◆ TASK INSTRUCTIONS
1/ From the pilgrimage letter, copy word for word the passage that begins at the words "During the pilgrimage, make" and stops after the words "meaningful and powerful.".
2/ Name every place mentioned in the pilgrimage letter.
3/ In the pilgrimage letter, how long is the daily meditation practice in the sample personal commitment?

◆ PAGE EXCERPT
——————
གཤམ་གྱི་བོད་ཡིག་ལ་གཟིགས། 见以下中文

Dear dharma friends,

When embarking on a pilgrimage to sacred sites, the most important thing is to first understand the reasons and significance behind visiting these holy places—their historical background, the benefits they offer, and how to maintain proper motivation throughout the journey.

Begin by taking refuge and generating bodhicitta, the wish to attain enlightenment for the benefit of all beings. Then, make efforts to accumulate merit and purify obscurations. Finally, conclude the pilgrimage with dedication and aspiration prayers; these steps are essential.

During the pilgrimage, make a personal commitment—such as, “From today onward, I will maintain a five-minute daily meditation practice without interruption.” Carrying this intention throughout your pilgrimage will make the entire journey extraordinarily meaningful and powerful.

Sending heartfelt blessings,
Dilyak Drupon

P.S. This July, 2025, Karmapa Center 16 is organizing for the first time a month-long practice of walking around (“doing kora”) the Boudha Stupa in Kathmandu (Nepal). If you are in Kathmandu and would like to join in this practice, please visit us at Dilyak Monastery (near Boudha Stupa).
——————
◆ INFORMATION GIVEN
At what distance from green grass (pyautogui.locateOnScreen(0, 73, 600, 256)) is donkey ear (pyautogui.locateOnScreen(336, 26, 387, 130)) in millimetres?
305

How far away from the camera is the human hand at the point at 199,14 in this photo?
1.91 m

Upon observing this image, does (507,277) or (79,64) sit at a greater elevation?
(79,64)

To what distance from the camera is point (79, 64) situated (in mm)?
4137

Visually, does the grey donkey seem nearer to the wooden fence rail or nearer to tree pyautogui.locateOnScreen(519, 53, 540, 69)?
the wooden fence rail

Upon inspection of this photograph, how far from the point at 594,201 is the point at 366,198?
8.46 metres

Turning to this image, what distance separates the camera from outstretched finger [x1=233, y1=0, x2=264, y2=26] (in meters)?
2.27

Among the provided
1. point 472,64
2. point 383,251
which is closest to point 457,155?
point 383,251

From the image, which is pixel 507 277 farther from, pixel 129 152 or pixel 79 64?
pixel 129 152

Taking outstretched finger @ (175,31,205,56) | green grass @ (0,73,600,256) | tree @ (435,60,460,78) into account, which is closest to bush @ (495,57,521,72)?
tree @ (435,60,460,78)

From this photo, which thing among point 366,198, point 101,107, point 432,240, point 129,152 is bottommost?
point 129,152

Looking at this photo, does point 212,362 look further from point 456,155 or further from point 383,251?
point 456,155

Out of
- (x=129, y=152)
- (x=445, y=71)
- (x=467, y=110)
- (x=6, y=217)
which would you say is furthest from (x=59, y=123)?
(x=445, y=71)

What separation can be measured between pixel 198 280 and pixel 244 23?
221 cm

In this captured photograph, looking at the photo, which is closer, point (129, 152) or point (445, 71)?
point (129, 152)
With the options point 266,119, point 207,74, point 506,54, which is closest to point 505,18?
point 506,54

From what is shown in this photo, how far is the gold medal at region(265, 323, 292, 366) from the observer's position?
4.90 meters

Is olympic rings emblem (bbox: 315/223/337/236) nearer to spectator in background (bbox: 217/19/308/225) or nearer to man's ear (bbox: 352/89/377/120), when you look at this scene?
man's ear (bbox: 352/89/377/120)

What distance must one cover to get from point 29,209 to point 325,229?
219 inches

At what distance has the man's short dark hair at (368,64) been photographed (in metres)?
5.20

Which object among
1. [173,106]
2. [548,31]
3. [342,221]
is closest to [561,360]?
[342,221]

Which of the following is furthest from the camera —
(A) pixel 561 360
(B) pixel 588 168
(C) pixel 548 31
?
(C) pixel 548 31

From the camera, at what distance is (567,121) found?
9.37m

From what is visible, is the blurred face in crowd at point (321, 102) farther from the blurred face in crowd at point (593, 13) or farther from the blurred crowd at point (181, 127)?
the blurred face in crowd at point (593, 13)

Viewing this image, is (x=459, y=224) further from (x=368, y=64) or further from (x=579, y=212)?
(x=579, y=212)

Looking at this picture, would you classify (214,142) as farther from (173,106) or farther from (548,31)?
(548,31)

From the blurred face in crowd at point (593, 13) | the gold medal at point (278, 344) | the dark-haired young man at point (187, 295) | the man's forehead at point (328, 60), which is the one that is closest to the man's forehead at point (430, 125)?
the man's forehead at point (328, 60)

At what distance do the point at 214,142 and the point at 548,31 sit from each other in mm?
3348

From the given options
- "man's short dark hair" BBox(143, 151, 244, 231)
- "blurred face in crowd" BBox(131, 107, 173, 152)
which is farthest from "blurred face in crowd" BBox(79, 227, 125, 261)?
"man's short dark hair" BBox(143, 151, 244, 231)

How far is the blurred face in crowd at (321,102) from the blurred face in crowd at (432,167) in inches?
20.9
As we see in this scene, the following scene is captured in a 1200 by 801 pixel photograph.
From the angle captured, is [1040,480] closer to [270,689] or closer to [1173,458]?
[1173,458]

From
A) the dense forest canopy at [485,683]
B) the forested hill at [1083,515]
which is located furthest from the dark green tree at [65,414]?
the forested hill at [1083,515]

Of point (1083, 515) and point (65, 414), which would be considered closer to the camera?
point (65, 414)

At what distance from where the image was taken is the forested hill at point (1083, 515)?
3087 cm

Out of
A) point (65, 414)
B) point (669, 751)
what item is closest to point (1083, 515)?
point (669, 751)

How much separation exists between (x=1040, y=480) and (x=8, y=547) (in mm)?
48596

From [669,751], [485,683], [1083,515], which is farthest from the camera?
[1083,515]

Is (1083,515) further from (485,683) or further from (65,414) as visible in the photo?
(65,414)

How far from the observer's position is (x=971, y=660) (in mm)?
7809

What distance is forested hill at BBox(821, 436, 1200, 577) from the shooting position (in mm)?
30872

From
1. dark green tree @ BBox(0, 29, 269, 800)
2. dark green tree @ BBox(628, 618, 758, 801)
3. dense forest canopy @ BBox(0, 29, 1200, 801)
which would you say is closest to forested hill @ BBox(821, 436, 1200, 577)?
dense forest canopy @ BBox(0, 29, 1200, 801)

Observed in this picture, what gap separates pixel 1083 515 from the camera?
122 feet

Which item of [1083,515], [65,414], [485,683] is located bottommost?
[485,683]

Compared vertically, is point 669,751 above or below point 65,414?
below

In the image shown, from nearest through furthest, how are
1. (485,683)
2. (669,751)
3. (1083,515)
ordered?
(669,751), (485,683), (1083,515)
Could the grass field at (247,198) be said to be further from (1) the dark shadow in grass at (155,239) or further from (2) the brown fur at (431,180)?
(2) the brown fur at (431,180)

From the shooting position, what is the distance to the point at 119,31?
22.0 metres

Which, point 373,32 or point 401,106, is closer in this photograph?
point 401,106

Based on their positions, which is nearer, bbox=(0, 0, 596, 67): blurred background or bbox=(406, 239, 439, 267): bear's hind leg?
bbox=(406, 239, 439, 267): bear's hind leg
——————
◆ ANSWER LIST
1/
During the pilgrimage, make a personal commitment—such as, “From today onward, I will maintain a five-minute daily meditation practice without interruption.” Carrying this intention throughout your pilgrimage will make the entire journey extraordinarily meaningful and powerful.

2/
Boudha Stupa
Kathmandu
Nepal
Dilyak Monastery

3/ Five minutes.